= Text section =
((

# SmbFS not in kernel!?

## tba

i emerged samba.  then i went out and got a nice GUI for it called linneighborhood, because im 9%& shell illiterate and i hate learning new commands that require a bunch of switches.  

I can see me brothers windows computer, but linNeighborhood tells me "SmbFS not built into kernel"  when i try to mount it.  so i did a make menuconfig in /usr/src/linux and went down to "FileSystems" and smbfs was indeed not built into the kernel...

so i enable it, make && deps straight from gentoo docs, reboot and still same error message.

anyone have an idea?

----------

## MarkP

You say that you did a make deps...  did you do a make bzImage make modules make modules install....

Copy your new kenel to the right place /boot.

and update your menu.lst for grub?

Mark

----------

## tba

i followed the kernel compiling instruction on gentoo.org's installation instructions...  this time i loaded it as a module istead of built into the kernel and it worked!!

while i have your attention how can i set it to mount my samba partition on boot, and give a user read and write permission>

----------

## MarkP

Not sure on this one...

Best bet would be to put it in your /etc/fstab file...

Glad to here you got it working.

Mark

----------

## tba

the commands i used to recompile my kernel can be found on this site at "step 14"

http://www.gentoo.org/doc/build.html

i think it covers everything you asked...

what do i put in fstab...  what exactly is it...  i know i contains my partition tables, but do i just put the command "mount -t smbfs -o" etc. right in there?

where the heck can i find grub's menu.lst file?  i screwed up writing that and it adds a few steps to my boot-up but i cant find it anywhere now...

im new to this whole linux thing...

----------

## klieber

 *tba wrote:*   

> what do i put in fstab...  what exactly is it...  i know i contains my partition tables, but do i just put the command "mount -t smbfs -o" etc. right in there?

 

man fstab or search google.  There are plenty of good resources out there to learn about fstab.

 *tba wrote:*   

> where the heck can i find grub's menu.lst file?

 

mount your boot partition (mount /boot) and it should be in /boot/grub/menu.lst

--kurt

----------

))

Extracted records
((

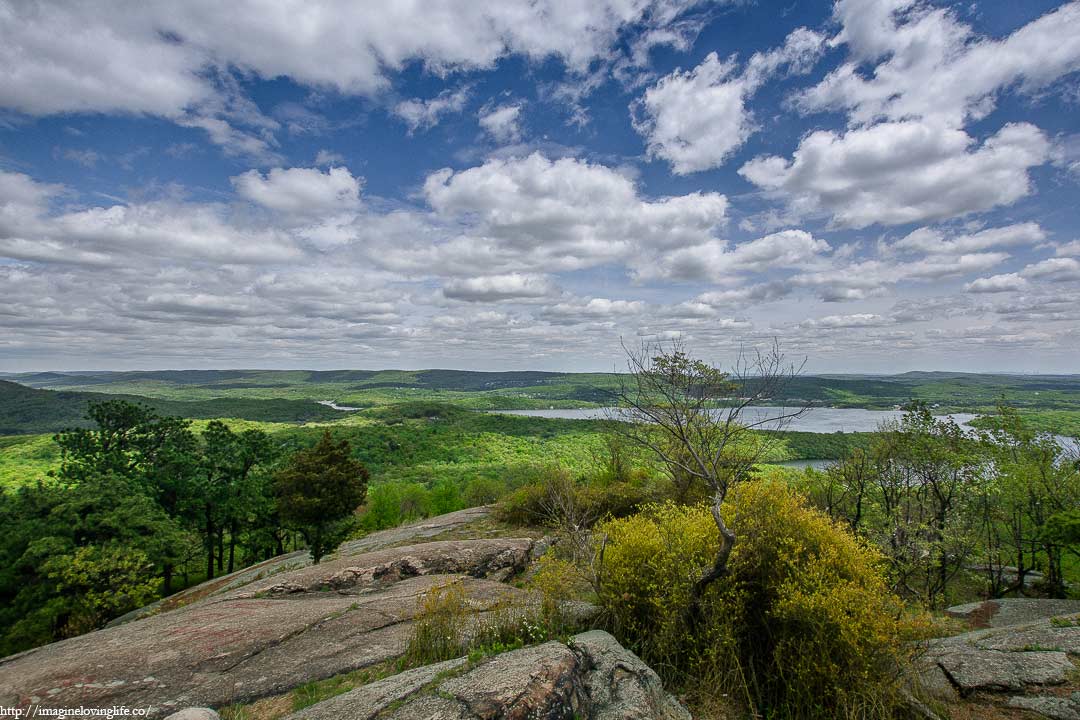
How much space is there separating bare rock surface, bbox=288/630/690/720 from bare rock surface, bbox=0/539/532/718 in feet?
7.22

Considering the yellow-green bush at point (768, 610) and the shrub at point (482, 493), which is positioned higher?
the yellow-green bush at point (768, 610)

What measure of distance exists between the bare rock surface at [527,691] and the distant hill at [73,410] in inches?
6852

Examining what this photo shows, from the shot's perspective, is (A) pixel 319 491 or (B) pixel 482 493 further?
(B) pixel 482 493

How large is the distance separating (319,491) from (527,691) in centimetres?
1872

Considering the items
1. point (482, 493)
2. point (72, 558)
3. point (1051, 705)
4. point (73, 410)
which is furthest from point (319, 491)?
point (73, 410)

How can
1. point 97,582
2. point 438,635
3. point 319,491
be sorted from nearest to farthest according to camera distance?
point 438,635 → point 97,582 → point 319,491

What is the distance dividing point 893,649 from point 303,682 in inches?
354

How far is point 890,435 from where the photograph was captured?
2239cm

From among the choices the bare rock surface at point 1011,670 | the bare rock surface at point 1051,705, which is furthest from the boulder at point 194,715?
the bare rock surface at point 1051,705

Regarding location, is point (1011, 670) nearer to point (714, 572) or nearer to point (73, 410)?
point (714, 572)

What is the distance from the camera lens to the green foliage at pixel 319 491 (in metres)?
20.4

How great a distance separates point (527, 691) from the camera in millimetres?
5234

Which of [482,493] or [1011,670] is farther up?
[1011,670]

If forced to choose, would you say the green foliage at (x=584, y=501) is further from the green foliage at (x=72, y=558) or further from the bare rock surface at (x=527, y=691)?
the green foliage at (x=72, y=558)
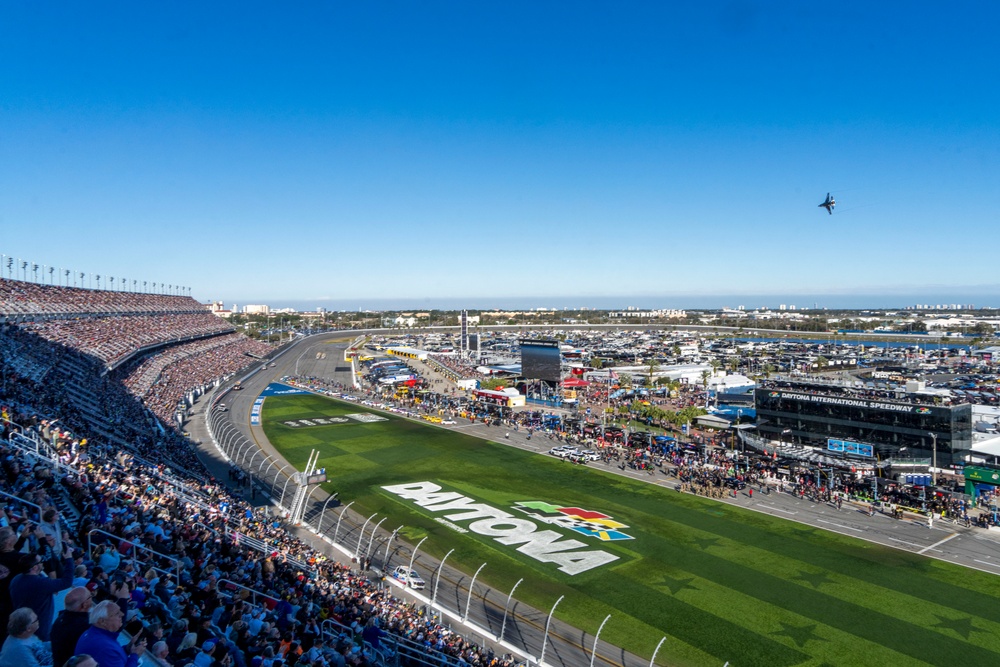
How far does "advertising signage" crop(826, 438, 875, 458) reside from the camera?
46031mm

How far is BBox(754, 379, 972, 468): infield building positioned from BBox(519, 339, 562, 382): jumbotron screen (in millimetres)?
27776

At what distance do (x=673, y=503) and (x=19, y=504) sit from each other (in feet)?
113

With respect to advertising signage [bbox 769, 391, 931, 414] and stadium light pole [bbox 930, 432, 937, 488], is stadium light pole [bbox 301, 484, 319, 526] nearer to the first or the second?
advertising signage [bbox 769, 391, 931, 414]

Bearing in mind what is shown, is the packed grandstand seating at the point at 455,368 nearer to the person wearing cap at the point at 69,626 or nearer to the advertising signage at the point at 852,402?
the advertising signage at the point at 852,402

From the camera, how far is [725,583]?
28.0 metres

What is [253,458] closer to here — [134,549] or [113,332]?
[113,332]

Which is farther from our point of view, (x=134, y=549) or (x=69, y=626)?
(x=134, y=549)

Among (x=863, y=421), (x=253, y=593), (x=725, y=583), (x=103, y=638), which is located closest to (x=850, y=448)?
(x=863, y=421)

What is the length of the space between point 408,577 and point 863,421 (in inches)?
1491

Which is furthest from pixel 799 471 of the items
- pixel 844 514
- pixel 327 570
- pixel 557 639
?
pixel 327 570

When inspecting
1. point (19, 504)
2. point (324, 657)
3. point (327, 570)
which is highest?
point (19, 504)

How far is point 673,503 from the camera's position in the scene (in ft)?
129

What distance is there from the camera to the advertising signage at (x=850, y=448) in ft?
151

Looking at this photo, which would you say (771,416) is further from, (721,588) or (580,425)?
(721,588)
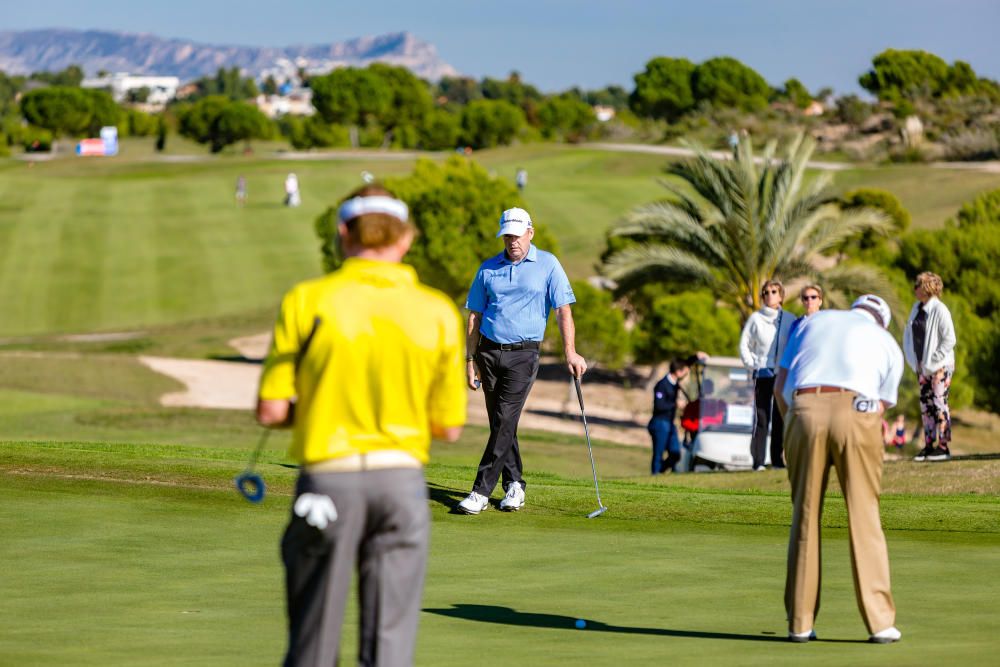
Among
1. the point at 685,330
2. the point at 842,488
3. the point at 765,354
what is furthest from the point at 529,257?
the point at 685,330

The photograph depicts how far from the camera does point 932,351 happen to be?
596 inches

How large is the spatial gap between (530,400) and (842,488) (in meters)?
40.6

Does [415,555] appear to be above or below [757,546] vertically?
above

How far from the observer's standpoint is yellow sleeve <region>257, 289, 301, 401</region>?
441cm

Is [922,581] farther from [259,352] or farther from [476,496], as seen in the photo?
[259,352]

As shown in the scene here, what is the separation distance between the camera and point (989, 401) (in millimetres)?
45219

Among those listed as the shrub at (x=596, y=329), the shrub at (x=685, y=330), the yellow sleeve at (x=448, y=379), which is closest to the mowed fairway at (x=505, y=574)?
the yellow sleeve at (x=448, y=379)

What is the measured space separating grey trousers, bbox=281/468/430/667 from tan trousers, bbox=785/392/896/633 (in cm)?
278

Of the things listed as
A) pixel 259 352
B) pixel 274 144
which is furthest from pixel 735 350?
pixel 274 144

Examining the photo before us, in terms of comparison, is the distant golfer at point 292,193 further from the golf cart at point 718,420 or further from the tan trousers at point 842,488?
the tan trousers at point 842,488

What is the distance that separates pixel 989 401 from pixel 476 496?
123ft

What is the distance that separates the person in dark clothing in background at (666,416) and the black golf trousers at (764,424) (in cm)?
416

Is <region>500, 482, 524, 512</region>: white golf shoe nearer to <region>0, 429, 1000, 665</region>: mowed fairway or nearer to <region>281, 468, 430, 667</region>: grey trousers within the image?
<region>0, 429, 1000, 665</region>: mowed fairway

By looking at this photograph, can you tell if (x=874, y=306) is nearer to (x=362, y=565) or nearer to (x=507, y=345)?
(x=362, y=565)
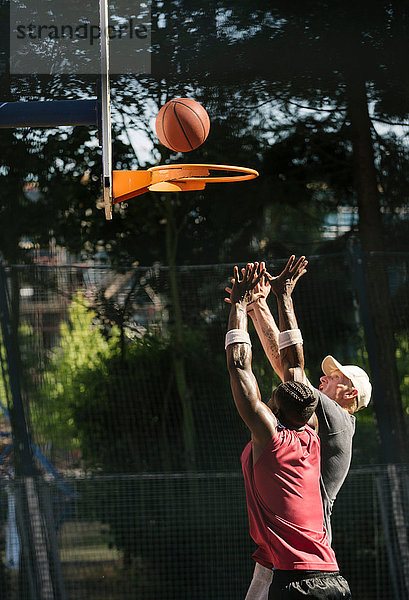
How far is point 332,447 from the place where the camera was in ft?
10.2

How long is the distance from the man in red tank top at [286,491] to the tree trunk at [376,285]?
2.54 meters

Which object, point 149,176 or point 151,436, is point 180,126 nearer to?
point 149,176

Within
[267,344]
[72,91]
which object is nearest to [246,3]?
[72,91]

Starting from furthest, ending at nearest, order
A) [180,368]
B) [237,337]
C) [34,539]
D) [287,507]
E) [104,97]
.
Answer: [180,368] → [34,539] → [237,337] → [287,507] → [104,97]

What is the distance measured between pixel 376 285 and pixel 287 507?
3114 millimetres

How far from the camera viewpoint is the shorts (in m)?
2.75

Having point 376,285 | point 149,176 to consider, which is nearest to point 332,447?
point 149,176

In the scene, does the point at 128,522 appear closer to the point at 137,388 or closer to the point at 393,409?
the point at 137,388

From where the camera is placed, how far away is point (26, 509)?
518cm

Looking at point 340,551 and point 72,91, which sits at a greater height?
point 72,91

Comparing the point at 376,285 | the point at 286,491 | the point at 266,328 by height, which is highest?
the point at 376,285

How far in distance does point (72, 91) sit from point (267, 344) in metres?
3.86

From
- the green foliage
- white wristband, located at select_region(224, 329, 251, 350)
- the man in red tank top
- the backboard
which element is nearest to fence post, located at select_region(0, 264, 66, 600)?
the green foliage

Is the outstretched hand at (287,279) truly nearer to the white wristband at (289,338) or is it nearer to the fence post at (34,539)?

))
((

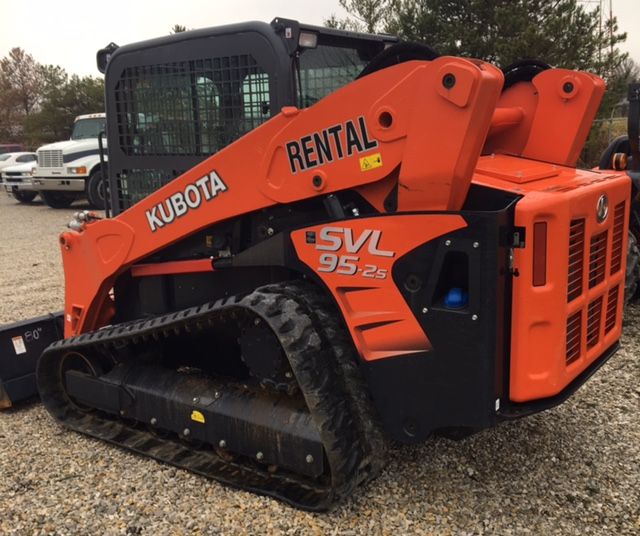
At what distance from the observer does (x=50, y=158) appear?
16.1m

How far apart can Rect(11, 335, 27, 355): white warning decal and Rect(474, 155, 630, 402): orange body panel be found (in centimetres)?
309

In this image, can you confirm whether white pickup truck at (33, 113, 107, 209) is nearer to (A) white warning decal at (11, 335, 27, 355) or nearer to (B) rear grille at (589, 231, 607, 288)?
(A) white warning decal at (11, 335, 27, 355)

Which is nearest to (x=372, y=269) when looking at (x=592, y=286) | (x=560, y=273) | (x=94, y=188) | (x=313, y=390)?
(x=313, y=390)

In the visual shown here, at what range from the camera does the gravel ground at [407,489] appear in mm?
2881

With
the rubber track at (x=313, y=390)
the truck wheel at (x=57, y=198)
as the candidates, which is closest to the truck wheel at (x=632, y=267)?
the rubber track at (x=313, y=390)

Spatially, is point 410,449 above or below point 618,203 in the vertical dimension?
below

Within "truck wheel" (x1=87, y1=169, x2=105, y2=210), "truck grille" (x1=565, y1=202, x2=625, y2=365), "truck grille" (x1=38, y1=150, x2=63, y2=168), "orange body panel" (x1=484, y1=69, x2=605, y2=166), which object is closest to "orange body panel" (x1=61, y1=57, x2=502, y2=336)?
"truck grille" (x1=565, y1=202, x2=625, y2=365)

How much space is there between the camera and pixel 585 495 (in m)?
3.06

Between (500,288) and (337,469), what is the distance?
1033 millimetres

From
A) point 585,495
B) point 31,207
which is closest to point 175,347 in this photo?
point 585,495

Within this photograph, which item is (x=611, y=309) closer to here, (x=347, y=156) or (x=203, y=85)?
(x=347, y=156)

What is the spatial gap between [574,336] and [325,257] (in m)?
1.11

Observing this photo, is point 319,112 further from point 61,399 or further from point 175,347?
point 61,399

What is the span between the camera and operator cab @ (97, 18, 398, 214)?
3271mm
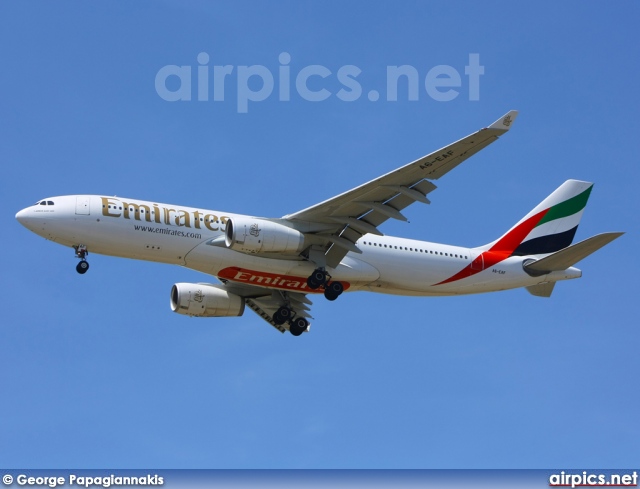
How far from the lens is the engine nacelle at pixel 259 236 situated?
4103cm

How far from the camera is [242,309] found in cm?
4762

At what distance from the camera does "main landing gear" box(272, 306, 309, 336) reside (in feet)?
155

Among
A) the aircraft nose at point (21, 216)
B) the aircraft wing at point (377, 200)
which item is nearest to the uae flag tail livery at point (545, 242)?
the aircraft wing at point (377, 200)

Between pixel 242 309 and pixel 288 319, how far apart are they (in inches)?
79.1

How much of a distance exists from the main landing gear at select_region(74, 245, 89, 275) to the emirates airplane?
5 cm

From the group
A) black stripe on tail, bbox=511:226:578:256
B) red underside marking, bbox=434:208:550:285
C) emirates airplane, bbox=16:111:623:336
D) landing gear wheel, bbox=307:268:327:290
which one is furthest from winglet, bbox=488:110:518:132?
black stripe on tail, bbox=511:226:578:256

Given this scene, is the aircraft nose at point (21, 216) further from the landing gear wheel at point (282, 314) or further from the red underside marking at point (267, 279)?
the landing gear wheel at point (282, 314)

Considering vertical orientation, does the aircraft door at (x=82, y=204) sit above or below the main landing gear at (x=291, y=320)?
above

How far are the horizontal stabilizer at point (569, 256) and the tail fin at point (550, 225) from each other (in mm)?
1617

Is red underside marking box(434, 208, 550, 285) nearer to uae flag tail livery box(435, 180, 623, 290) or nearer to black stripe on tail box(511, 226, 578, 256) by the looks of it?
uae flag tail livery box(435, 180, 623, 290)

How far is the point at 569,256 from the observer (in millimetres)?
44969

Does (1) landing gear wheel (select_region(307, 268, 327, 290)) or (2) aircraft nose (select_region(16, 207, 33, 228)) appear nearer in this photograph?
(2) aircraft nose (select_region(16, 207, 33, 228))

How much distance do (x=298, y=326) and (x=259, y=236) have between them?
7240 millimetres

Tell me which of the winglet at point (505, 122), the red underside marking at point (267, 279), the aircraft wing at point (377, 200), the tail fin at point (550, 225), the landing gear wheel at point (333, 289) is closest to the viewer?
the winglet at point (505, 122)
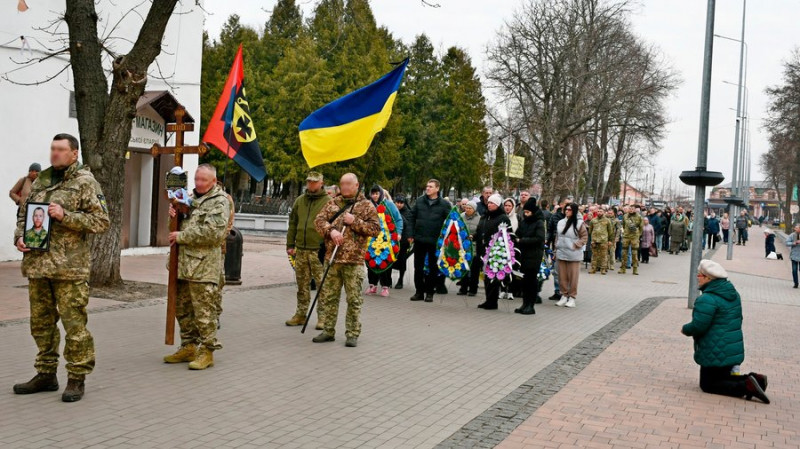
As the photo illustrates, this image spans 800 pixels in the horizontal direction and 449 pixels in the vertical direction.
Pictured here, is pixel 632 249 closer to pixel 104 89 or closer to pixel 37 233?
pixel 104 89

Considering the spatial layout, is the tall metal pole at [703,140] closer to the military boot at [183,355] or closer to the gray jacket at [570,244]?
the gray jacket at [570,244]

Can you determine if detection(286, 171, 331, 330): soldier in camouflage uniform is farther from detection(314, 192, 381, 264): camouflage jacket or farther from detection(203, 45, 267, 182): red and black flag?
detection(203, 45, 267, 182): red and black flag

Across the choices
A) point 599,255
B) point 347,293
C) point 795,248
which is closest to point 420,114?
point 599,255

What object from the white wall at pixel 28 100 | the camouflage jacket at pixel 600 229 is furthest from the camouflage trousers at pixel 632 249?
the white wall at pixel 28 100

))
((

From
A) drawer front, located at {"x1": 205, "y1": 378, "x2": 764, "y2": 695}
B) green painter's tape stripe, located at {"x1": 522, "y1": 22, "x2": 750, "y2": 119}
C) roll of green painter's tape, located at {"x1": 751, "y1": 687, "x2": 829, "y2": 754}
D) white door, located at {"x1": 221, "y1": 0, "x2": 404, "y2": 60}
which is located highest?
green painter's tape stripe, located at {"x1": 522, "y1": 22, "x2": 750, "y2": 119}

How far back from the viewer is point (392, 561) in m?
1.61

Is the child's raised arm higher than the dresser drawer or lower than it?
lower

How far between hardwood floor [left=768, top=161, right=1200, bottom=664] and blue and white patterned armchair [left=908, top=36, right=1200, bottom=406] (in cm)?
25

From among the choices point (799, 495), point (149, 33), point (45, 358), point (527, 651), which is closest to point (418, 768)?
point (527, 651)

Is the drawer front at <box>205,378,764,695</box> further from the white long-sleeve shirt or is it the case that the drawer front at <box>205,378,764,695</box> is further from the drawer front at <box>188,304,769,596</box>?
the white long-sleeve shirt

))

= Goal A =
For each statement, say whether it agrees with the SmbFS thread, answering yes or no and quoting the deciding words of the thread. (i) Loading smbfs as a module instead of building it into the kernel worked. (ii) MarkP was sure how to mount the samba partition on boot. (iii) klieber says menu.lst should be in /boot/grub/menu.lst.
= Goal B =
Reproduce everything in the SmbFS thread from "i emerged samba." down to "same error message.".

= Exercise output A =
(i) Yes: "this time i loaded it as a module istead of built into the kernel and it worked!!"
(ii) No: "Not sure on this one..."
(iii) Yes: "mount your boot partition (mount /boot) and it should be in /boot/grub/menu.lst"

= Exercise output B =
i emerged samba.  then i went out and got a nice GUI for it called linneighborhood, because im 9%& shell illiterate and i hate learning new commands that require a bunch of switches.  

I can see me brothers windows computer, but linNeighborhood tells me "SmbFS not built into kernel"  when i try to mount it.  so i did a make menuconfig in /usr/src/linux and went down to "FileSystems" and smbfs was indeed not built into the kernel...

so i enable it, make && deps straight from gentoo docs, reboot and still same error message.